Samuel Benfield Steele  
1848 – 1919
Scarlet Rider of the Frontier

Sam Steele was born at Purbrook, Ontario in 1848, and joined the Canadian militia at the age of 16.  In 1873 he was the third person to join the newly created North West Mounted Police and participated in the Great March West from Manitoba to Alberta.

In the 1880s, Steele was placed in charge of policing the entire length of the Canadian Pacific Railway. In 1885 he was promoted to Superintendent of the NWMP and led a group of officers, known as Steele’s Scouts, to participate in the North West Rebellion.  In 1887 he was sent to the Kootenay Region, where he established Fort Steele, the first NWMP post west of the Rocky Mountains. 
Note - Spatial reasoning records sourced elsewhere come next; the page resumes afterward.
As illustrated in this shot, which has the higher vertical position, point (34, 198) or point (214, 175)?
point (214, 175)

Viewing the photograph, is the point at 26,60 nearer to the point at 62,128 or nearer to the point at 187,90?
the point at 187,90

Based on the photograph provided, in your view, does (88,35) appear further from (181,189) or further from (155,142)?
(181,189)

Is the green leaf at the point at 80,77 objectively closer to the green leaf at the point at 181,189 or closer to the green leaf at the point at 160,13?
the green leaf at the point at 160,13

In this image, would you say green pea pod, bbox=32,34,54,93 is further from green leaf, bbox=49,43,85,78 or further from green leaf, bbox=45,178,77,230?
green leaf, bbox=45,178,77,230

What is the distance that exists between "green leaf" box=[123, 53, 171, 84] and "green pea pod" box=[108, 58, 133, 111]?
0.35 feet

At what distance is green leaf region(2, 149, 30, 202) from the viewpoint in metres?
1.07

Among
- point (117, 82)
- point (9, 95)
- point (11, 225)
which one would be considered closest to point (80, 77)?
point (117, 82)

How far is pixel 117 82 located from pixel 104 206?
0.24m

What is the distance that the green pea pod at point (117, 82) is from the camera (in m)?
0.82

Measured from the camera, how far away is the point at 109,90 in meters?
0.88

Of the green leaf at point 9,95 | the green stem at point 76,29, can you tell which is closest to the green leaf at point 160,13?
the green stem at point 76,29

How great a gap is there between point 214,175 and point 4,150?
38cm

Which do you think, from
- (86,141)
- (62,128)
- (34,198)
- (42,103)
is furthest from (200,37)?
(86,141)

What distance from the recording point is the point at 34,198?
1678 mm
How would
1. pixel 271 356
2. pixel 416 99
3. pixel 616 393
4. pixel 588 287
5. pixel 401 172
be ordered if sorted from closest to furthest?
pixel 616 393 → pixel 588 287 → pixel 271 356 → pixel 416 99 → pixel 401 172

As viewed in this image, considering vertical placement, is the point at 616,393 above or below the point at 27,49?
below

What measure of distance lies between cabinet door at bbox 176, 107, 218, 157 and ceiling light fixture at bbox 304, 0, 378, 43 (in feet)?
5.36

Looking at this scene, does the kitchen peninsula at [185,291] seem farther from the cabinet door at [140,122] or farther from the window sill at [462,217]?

In 1888 he was given command of Fort Macleod.  While posted at Fort Macleod, Sam Steele married Marie Elizabeth Harwood, the eldest daughter of Robert Harwood, MP, at Vaudreuil, Quebec in 1890. Home would be Fort Macleod until Steele was posted in 1898 to Dawson City during the Yukon Gold Rush. Three children were born to the couple: Flora, Gertrude and Harwood. All were born at Macleod.

While in the Yukon, Steele was in charge of all NWMP posts and establishing law and public works, such as water, drainage, garbage and fire fighting, and mail services for the city of Dawson.
 
In 1899 he volunteered to join the Boer War in South Africa, leading the Lord Strathcona’s Horse (Royal Canadians), a cavalry regiment.  He returned to Canada in 1906 where he commanded and trained military units in Calgary and Winnipeg.

In 1915, at the age of 67, he volunteered to join the Great War, and was sent to England to command and train all Canadian troops.  Colonel Steele was knighted by King George V in 1918. He died in 1919 and lies buried in Winnipeg.